Example 1: Synthesis of Catalyst

[0092] The catalysts were prepared by citrate gel method, for the preparation nitrate precursors of Ce, Cr and Ni were used (Alfa Aesar). These precursors are dissolved in minimal amount of distilled water. Citric acid is taken in 3:1 molar ratio of total ingredients and it is also dissolved in water. On a heating mantle with a stirrer at 190 C. in citric acid solution, these precursors are slowly added and left for few hours until the water is evaporated and a gel is formed. Addition starts at 100 C. and after addition, it is maintained at 190 C. Now this gel is kept in oven at 180 C. for 24 hours which will result in fluffy material formation. Further it is crushed to powder and is kept in furnace at 800 C. The compositions of Ce, Cr, Ni are mentioned in the proportions described in the table 1.

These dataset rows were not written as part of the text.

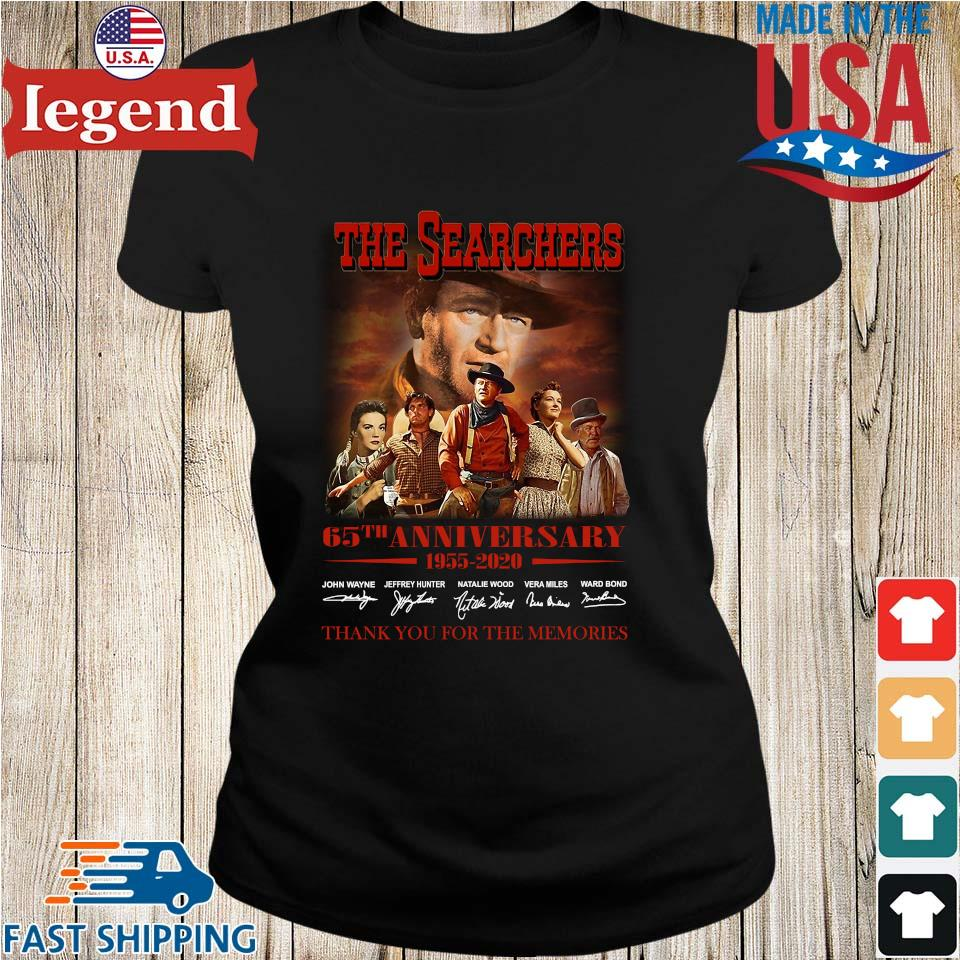 The Searchers 65th Anniversary 1955 2020 Signature Thank You For The Memories Shirt Ladies den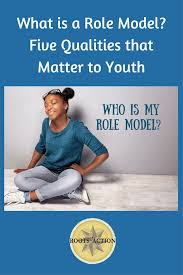 What Is A Role Model Five Qualities That Matter To Youth Roots Of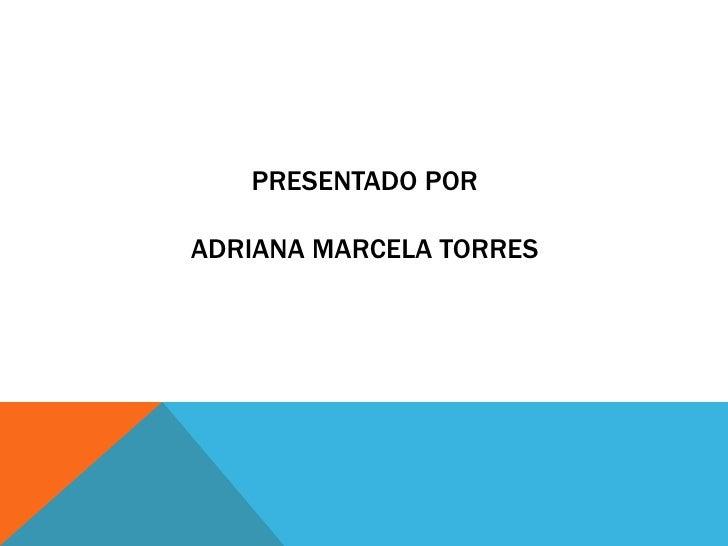 PRESENTADO PORADRIANA MARCELA TORRES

Advantages of the Invention

[0093] 1. Catalyst is recyclable. [0094] 2. Catalyst is stable up to 800 C. [0095] 3. Catalyst can work even after sintering at 1400 C. [0096] 4. Catalyst is stable in reactions up to 500 hours. [0097] 5. Free of noble metals. [0098] 6. Catalyst is supported or unsupported on YSZ showing similar type of activity and stability. [0099] 7. Nickel Chromate spinel is also forming along with other metal oxides which is a very stable and material for reforming reactions. [0100] 8. Catalyst can be fabricated into Anode cell of SOFC.